(WRITTEN INSTRUCTION 1):
In the entries, copy out word for word every line from the one containing "Game engine AR layer: the system needs to track bananas" through the one containing "0,84 -> 362,339", keeping both of those lines.

(TEXT EXTRACT):
++++++++++
I hurry out of the room and stick my head into the pot of boiling cabbage rolls, hoping they scald my eyeballs and if I'm really lucky, my ears too. My mother trails out behind me, saying: What? What's the problem? You could, you know. I stick my head deeper into the pot.

After I take my head out of the pot and bandage my 3rd-degree burns, I find citrusboy is home and we can eat the yummy cabbage rolls. The Dynamic Duo giggles throughout the meal (well to be perfectly honest, hyenas throughout the meal), and I can only pray that that's a result of the empty gin bottle I spotted on the counter.

After dinner, drunk off their asses, they stumble to their (our) room and pass out. Never have such loud snores brought so much comfort.

Friday, June 24, 2005

Interlude

I would just like to take this moment to say: this blog of self-pity has now been read over a thousand times. Thanks for commiserating, y'all!


The Adventures of Chaos and Trouble: Day 3

Happy Anniversary to Us!
Happy Anniversary to Us!

The Dynamic Duo is here to help us celebrate: how romantic.



Today wasn't as painful as the last two days. We were going out to dinner in the evening, so the morning and afternoon were spent gossiping. I learned some "interesting" things about my extended family, courtesy of Bat-Shit Aunty M, that my mother never deigned to tell me. I won't air dirty laundry here, but suffice it to say that it was quite scandalous. I'll never look at those people quite the same way again!

For our romantic surviving-the-first-year-of-marriage celebration, I made a reservation at the Royal Crown Restaurant for 7:00 PM. The Royal Crown is much like the 360 Restaurant in the CN Tower, in that it revolves around so that you can get a look at the city. However, the Royal Crown is on the 30th floor while the 360 is on the 90th. Not quite the same, but I had high hopes anyway. Will I never learn?
++++++++++
(RECORDS PROVIDED):
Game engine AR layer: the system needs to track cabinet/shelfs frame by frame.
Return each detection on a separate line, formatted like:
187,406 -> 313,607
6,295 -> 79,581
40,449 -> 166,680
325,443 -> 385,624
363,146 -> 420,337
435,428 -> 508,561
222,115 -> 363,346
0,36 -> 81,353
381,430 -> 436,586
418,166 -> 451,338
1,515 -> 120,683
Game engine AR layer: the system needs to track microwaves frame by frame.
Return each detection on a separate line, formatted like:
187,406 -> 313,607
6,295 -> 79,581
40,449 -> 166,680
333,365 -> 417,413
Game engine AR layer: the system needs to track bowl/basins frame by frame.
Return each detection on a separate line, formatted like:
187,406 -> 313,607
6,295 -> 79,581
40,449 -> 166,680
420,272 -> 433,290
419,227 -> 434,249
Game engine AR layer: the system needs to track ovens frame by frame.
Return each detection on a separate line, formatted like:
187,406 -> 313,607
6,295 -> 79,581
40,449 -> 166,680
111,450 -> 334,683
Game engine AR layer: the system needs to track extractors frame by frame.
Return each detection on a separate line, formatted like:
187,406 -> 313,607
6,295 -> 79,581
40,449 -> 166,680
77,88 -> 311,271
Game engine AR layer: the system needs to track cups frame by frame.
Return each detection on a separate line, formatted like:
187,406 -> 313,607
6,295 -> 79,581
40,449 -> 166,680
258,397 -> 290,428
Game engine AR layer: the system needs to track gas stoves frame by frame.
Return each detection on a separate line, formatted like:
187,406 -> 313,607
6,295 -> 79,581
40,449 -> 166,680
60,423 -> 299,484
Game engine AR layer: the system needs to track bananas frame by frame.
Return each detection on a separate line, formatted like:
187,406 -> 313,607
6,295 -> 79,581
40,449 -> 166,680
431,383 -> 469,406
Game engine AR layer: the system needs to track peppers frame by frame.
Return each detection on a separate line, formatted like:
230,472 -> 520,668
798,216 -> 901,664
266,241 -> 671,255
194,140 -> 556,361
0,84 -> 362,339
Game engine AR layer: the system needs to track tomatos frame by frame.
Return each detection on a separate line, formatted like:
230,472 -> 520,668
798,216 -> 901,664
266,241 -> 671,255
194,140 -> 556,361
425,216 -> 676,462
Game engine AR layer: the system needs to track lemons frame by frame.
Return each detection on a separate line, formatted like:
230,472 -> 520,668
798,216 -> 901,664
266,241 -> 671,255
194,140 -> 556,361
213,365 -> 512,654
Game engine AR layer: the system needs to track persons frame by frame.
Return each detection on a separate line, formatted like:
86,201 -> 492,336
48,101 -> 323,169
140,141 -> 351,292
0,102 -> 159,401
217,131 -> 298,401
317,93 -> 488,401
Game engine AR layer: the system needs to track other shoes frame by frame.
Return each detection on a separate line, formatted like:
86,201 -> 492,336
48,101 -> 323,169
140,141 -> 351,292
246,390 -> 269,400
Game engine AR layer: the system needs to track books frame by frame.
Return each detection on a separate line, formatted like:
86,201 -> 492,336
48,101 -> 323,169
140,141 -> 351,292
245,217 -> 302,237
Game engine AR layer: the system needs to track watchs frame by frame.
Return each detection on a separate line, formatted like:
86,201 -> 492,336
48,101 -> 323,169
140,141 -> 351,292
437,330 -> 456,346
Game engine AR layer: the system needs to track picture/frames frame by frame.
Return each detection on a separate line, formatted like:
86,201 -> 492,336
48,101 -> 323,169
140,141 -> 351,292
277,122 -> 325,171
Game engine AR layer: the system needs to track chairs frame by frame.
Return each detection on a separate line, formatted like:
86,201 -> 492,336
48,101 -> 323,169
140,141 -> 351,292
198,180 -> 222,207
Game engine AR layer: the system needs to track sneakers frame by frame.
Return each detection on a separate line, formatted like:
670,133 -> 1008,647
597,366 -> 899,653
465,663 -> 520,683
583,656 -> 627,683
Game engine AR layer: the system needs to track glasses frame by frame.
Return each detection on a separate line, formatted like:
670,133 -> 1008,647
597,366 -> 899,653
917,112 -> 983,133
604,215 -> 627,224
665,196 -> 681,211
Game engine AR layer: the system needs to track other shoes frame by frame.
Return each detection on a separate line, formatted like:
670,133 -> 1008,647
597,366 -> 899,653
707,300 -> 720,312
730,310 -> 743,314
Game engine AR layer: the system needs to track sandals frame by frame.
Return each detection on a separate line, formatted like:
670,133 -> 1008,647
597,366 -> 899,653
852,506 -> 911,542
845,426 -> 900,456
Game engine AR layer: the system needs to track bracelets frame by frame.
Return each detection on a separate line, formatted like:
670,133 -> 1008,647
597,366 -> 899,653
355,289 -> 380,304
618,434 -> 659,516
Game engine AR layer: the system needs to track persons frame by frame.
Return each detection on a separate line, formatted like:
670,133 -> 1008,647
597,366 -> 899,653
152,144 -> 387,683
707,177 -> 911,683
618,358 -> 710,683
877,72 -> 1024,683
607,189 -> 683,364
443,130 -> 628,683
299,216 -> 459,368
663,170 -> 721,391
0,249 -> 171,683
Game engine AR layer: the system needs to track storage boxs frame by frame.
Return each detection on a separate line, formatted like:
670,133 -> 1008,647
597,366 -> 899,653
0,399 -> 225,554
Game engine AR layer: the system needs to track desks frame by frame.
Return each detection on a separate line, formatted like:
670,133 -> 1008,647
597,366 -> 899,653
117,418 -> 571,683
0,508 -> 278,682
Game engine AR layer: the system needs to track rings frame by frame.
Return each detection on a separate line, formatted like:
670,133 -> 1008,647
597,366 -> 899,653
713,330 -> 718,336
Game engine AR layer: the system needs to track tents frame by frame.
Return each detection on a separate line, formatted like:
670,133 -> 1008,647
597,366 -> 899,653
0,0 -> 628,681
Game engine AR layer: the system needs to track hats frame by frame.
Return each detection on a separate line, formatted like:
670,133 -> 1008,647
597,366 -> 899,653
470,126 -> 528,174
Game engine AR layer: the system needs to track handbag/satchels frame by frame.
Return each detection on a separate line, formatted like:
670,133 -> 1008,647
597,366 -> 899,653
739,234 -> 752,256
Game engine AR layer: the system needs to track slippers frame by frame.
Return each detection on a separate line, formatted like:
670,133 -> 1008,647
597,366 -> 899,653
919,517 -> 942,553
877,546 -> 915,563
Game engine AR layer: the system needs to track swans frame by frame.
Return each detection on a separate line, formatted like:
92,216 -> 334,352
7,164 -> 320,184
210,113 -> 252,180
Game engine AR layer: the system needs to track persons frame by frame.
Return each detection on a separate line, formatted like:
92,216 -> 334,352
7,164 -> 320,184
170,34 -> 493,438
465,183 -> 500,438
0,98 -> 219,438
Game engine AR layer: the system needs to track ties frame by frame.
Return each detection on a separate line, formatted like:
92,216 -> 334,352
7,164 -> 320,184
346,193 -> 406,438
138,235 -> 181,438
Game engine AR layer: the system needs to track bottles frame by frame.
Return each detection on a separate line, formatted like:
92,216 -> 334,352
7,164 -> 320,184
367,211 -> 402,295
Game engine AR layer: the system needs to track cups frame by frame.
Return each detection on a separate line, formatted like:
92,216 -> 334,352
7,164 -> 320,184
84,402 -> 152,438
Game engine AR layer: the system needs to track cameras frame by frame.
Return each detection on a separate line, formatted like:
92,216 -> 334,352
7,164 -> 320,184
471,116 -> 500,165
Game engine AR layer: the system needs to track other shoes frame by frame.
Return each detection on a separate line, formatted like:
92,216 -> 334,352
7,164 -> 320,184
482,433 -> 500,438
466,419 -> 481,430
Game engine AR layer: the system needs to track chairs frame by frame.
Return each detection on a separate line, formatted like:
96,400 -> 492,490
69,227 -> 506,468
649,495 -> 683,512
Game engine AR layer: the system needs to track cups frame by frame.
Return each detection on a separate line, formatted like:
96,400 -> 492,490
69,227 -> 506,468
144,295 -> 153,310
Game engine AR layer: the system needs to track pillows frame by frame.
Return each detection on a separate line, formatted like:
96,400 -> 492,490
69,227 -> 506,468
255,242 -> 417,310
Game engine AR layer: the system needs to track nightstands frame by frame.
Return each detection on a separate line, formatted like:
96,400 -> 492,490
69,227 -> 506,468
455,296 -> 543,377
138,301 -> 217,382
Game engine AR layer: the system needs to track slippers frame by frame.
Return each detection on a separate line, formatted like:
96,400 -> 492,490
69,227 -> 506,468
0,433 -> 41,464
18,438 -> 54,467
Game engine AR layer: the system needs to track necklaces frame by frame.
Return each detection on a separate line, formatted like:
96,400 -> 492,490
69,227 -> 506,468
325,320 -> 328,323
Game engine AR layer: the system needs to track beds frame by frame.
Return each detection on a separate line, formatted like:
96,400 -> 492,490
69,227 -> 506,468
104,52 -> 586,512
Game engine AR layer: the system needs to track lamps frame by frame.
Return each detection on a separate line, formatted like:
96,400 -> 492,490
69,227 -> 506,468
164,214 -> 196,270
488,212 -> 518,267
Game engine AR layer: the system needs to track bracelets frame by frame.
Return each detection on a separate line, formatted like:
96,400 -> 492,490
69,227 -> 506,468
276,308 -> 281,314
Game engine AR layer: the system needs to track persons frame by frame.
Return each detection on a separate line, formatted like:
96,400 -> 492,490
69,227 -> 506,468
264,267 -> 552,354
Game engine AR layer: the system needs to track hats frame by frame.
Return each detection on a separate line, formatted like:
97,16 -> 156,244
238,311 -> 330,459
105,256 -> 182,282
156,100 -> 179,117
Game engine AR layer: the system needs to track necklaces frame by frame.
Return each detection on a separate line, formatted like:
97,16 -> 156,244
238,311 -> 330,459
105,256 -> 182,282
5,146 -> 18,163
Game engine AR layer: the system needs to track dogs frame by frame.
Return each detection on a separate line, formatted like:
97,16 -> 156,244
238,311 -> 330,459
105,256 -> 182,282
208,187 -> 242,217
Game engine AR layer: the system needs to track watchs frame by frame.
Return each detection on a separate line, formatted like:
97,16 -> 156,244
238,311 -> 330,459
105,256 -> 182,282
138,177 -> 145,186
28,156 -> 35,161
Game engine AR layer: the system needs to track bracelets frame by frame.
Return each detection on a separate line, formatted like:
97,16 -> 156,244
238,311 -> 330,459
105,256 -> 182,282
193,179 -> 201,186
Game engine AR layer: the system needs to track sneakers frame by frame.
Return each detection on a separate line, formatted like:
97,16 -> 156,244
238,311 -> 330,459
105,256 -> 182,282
++++++++++
(WRITTEN INSTRUCTION 2):
Write the next part of the blog post about the anniversary visit with the Dynamic Duo, picking up after its final sentence.

(EXERCISE OUTPUT 1):
Game engine AR layer: the system needs to track bananas frame by frame.
Return each detection on a separate line, formatted like:
187,406 -> 313,607
6,295 -> 79,581
40,449 -> 166,680
431,383 -> 469,406
Game engine AR layer: the system needs to track peppers frame by frame.
Return each detection on a separate line, formatted like:
230,472 -> 520,668
798,216 -> 901,664
266,241 -> 671,255
194,140 -> 556,361
0,84 -> 362,339

(EXERCISE OUTPUT 2):
We get showered, made-up, dressed-up, and all-around put together, and I'm idiotically beginning to think "this day could actually go well" when all of a sudden I get flogged for not having a plain black purse. Just ugly purses. What the...? The Purse Whore (that's me!) is so offended she's veritably speechless. Ugly? My purses are not ugly! They are different, they are unique, they are individuals who stand on their own in this copy-cat world, but ugly they are not! What can I say? I left most of my purses behind and a black one just didn't make it into the Winnipeg Purse Pile (although I did notice that my Mother the Purloiner had my plain black Guess purse with her). But the Sandal Whore manages not to snap since she has shiny new sandals to wear.

We call a cab and the driver is the nicest cab driver ever! He even gives us his own cell phone number so we can call him when we need a cab on the way back home. I know he's just trying to make a buck, but I still thought that was awesome.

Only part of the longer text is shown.